Projections are the consumers that build read models from the event stream. An event handler subscribes to the event store (or a message bus), receives events in order, and upserts rows into a query-optimized table. For example, an OrderSummaryProjection might maintain a flat order_summaries table with columns for customer name, total amount, and status — a join that would be expensive to compute on every query from the normalized write store.

Projections are rebuildable: if you need a new read model or fix a projection bug, you reset the consumer offset to the beginning of the event stream and replay. This is a key operational advantage over traditional systems where migrations are destructive.

Eventual Consistency and Out-of-Order Events

The write and read sides are eventually consistent. After a command appends an event, the projection consumer processes it asynchronously — there is a lag, typically milliseconds to seconds. The UI must handle this: either show optimistic UI (assume the command succeeded), poll for confirmation, or use WebSockets to push the updated read model once the projection catches up.

Out-of-order delivery is a real concern when using distributed message brokers. Events from the same aggregate should be partitioned by aggregate_id to guarantee ordering within a partition. Cross-aggregate ordering is harder — projections may need to track sequence_no and buffer out-of-order events until gaps are filled, or use idempotent upserts that tolerate reprocessing.

Event Sourcing with Kafka

Kafka is a natural fit as an event store backbone. Each aggregate type maps to a Kafka topic, partitioned by aggregate_id. Producers append events; consumers (projections, downstream services) read at their own pace. Kafka’s log compaction can be used on snapshot topics to retain only the latest snapshot per aggregate.

The challenge: Kafka does not support the optimistic concurrency check (UNIQUE (aggregate_id, sequence_no)) natively. A common pattern is to use a relational event store as the source of truth for writes and mirror events to Kafka via the transactional outbox pattern. Alternatively, Kafka Streams or ksqlDB can maintain aggregate state as materialized tables.

Axon Framework

The Axon Framework (Java) is a purpose-built CQRS/ES framework. It provides: aggregate annotations (@AggregateRoot, @CommandHandler, @EventSourcingHandler), an embedded or server-based event store (Axon Server), snapshot support, saga orchestration, and projection infrastructure. Axon handles sequence number management, snapshotting triggers, and event routing — letting developers focus on domain logic.

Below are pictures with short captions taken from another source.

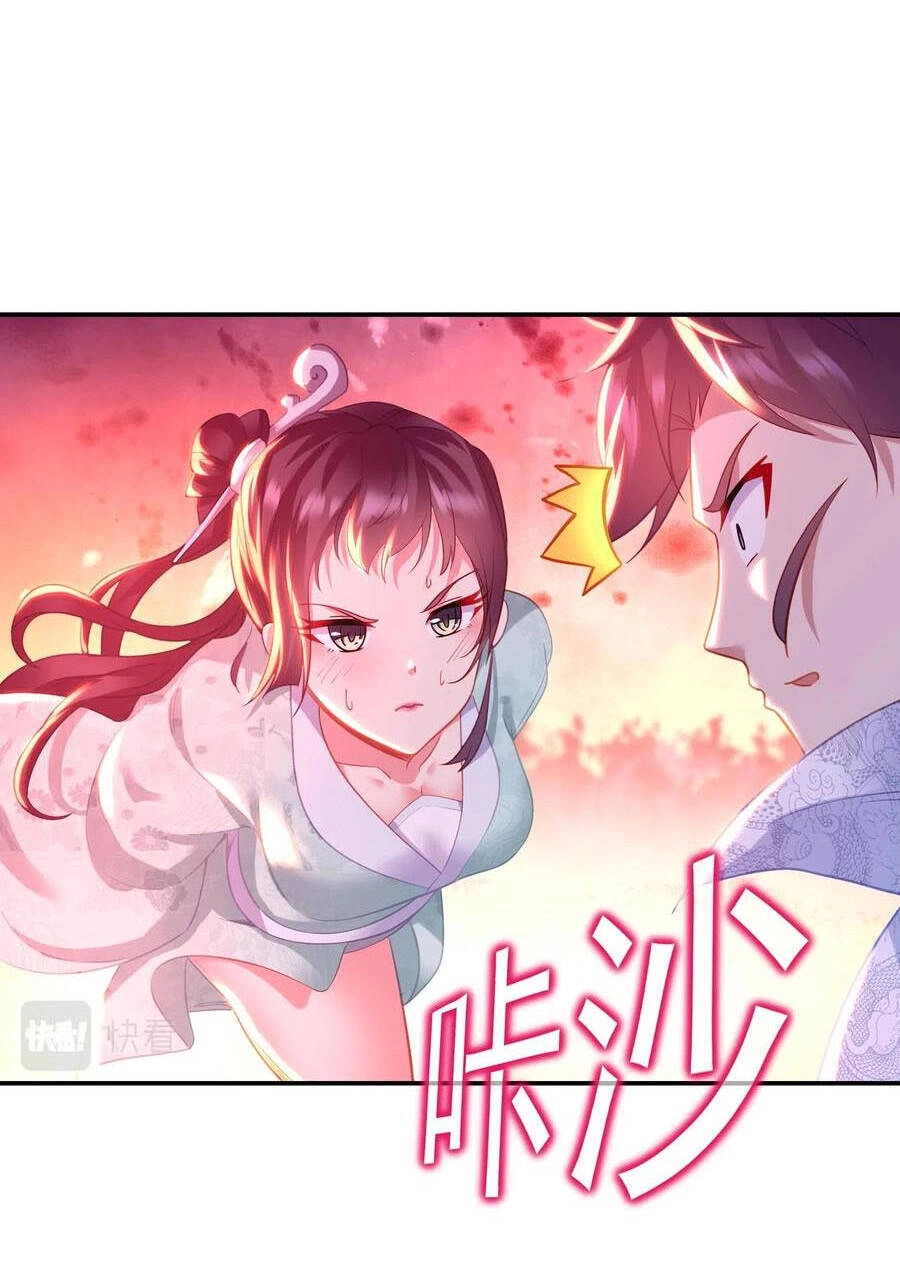 Bắt Đầu Quật Khởi Từ Làm Lô Đỉnh Chapter 50 - 24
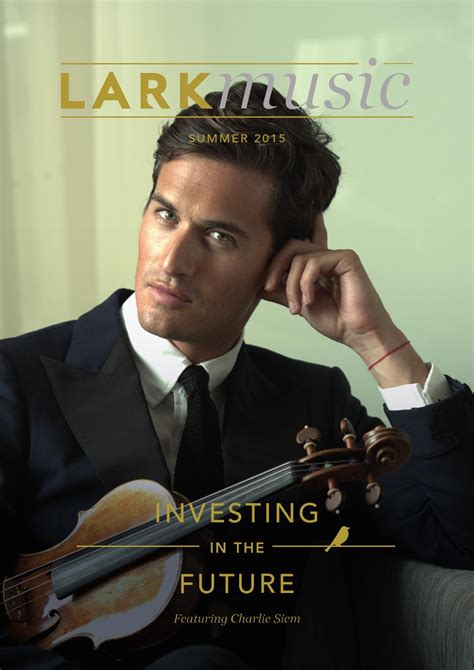 Larkmusic Issue Investing In The Future By Lark Group Limited Issuu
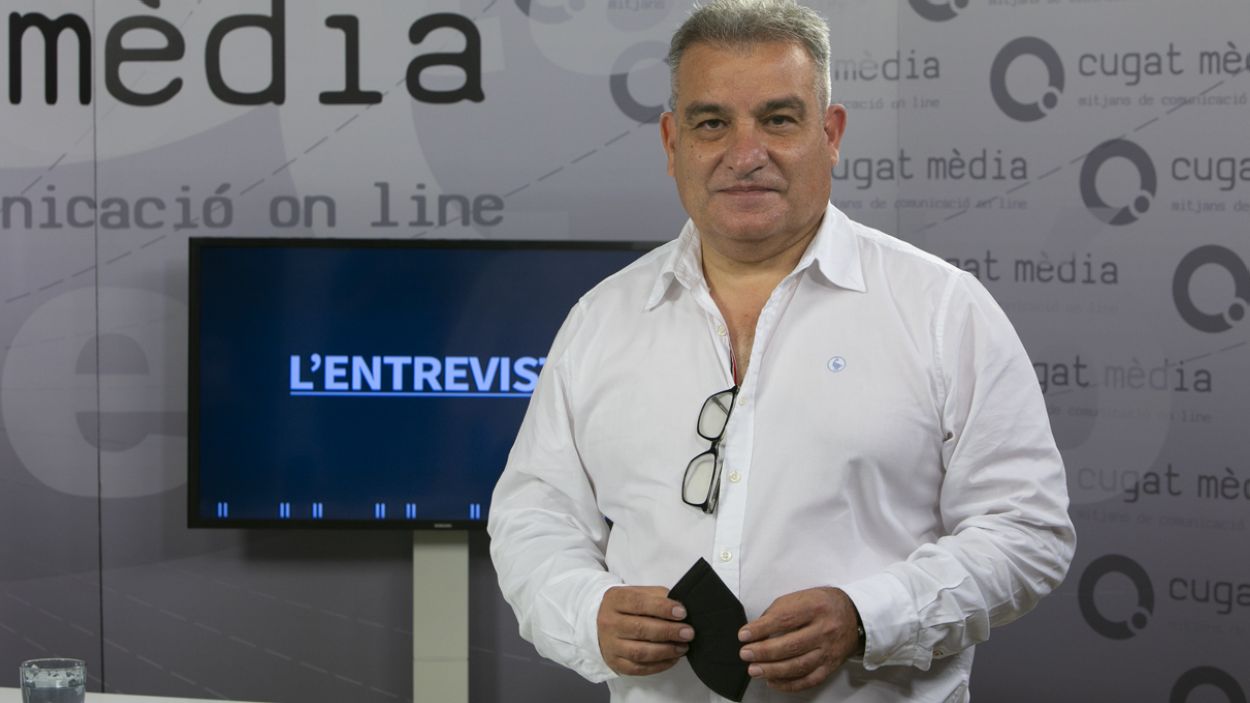 Joan Franquesa: 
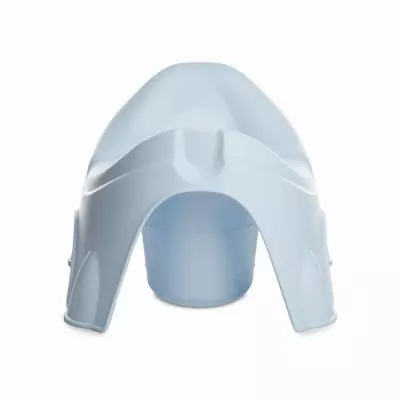 Pot INITIO: Design compact, dimensions parfaites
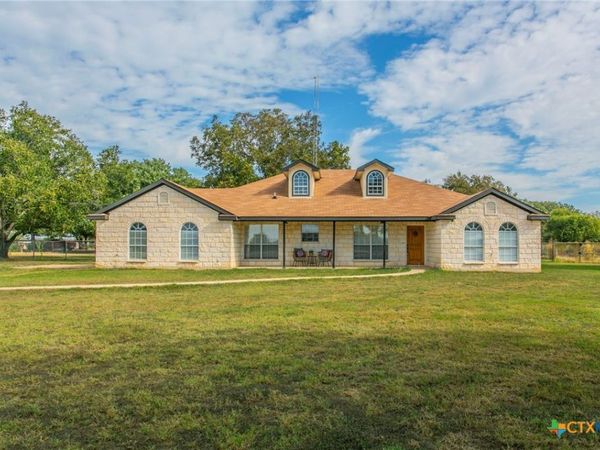 3028 Wilson Valley Road , Little River Academy, TX 76554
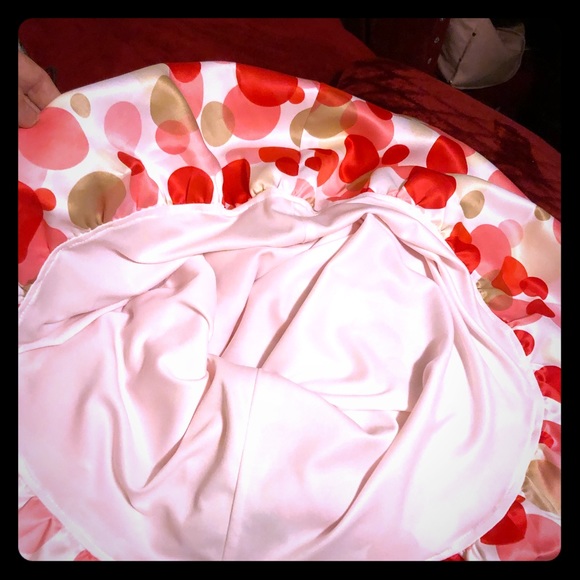 GORGEOUS “GIRLS SIZE 14” ELEGANT DRESS by SPEECHLESS - Picture 6 of 8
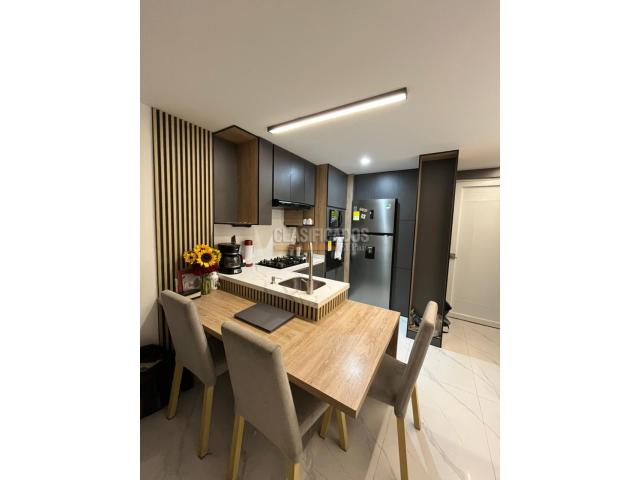 Apartamentos, Venta en Jamundí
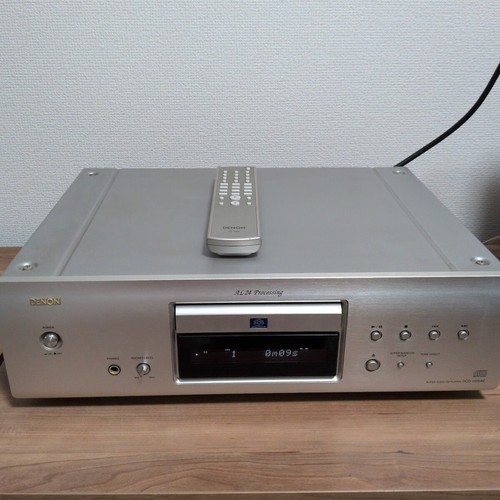 Denon dcd 1500ae sacd - sp,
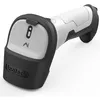 Image de Inateck AI Lecteur Code à Barres, 1D Barcode Scanner Bluetooth, Douchette Lecteur de Code Barre USB sans Fil avec APP et SDK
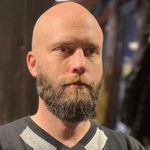Andreas Svensson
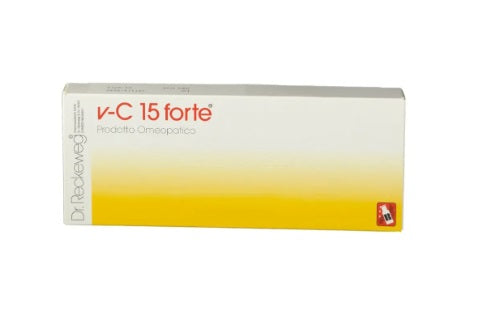 RECKEWEG VC15 FORTE 24F OS
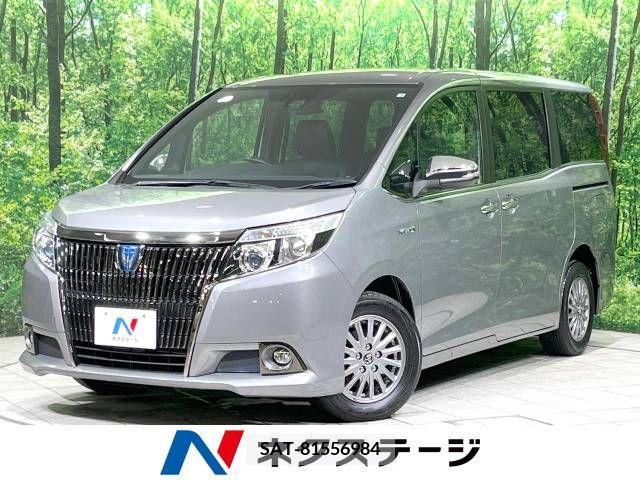 Toyota ESQUIRE 2016-05 205985-0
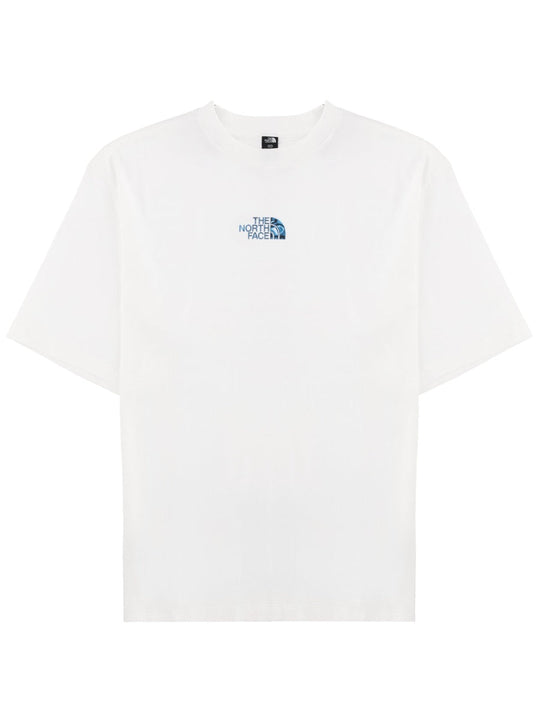 The North Face T-Shirt Con Logo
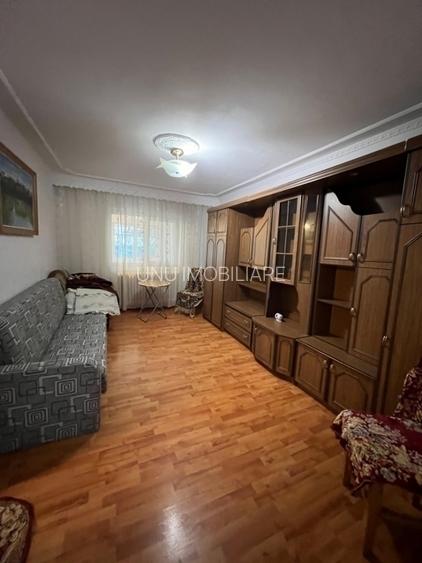 Gradinari-Iulius Mall-2 Camere -Dubla Vedere -bloc 80' - 10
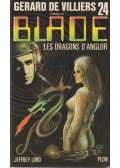 Jeffrey Lord - Blade - Les dragons d'Anglor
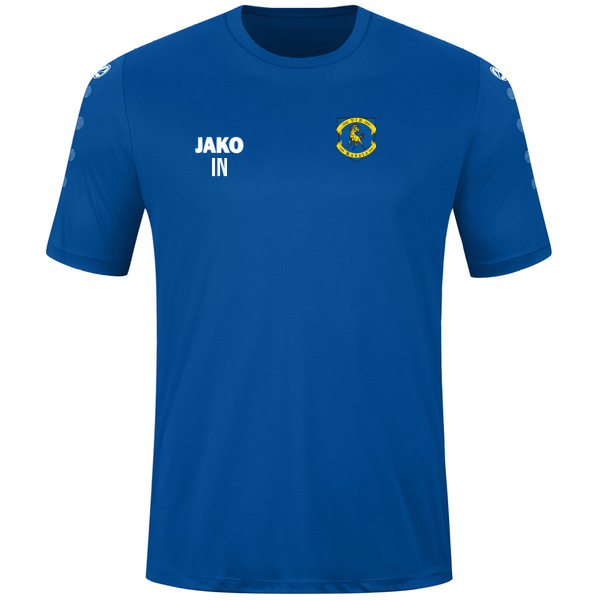 Trikot Team kurzarm 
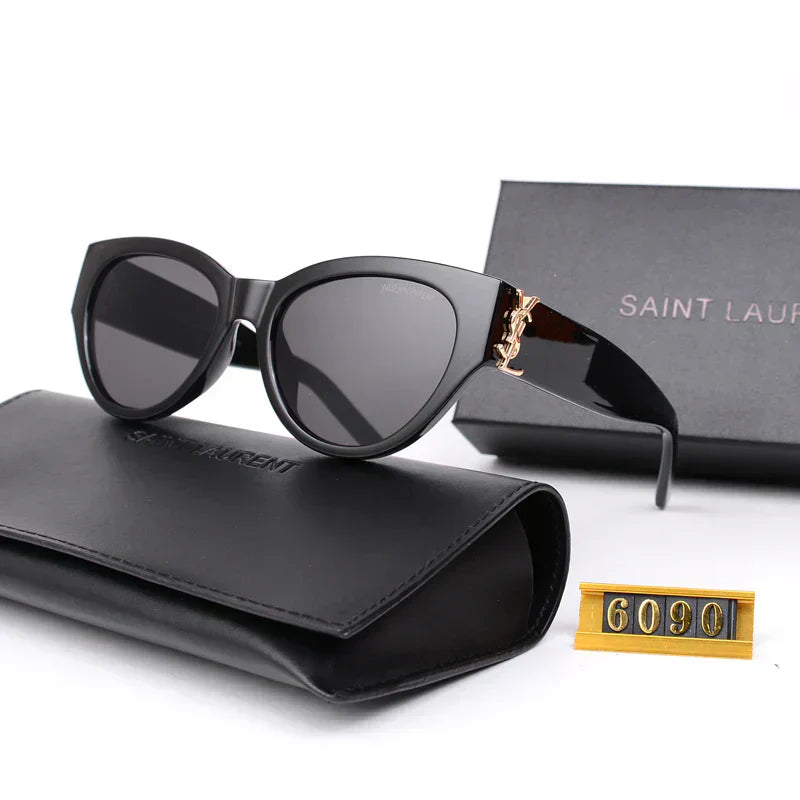Yves Saint Laurent 94 Sunglasses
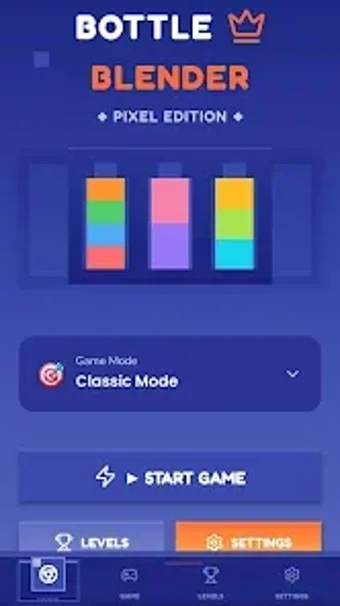 Image 0 for Color Bottle Blender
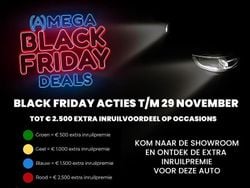 Wit Gebruikt 2021 Cupra Leon VZ Stationwagen | € 24.995 (Super prijs)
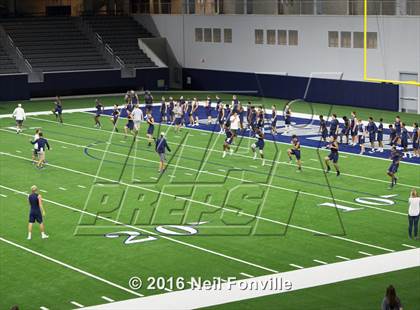 Thumbnail 3 in Frisco (Texas) The Star Stadium/Ford Center photogallery.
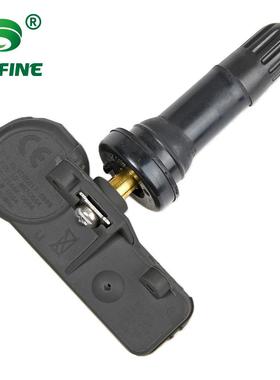 适用于斯巴鲁胎压传感器胎压检测器28103-AG01B / SA001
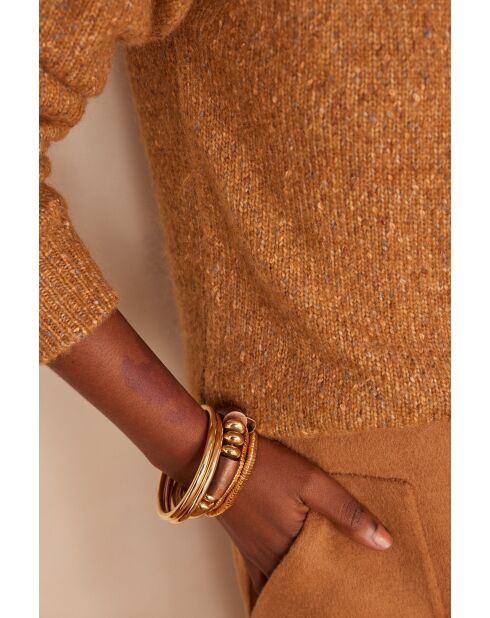 Pull Agnes camel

Axon Server acts as both event store and message router, supporting clustering and multi-context deployments. For teams not on the JVM, similar patterns are implemented in libraries like EventStoreDB (purpose-built event store by Greg Young, the originator of CQRS), Marten (.NET, uses PostgreSQL), and esdbclient for Go.

Pros, Cons, and When to Use Event Sourcing

Pros: Complete audit log with no extra effort. Time-travel debugging — replay the event stream to any point in time. Event-driven integration — other services subscribe to your events without polling. Decoupled read models. Supports temporal queries ("what was the order state on Tuesday?").

Cons: Storage grows unboundedly (events are never deleted). Query patterns are more complex — you can’t do ad-hoc SQL against the write store. Event schema migration requires upcasting infrastructure. Eventual consistency is unfamiliar to many teams. Debugging projection lag adds operational burden.

When to use it: Financial systems (every cent must be accounted for), compliance-heavy domains, systems requiring audit trails, or anywhere where the history of state changes is as valuable as the current state. Avoid it for simple CRUD domains where the overhead outweighs the benefits.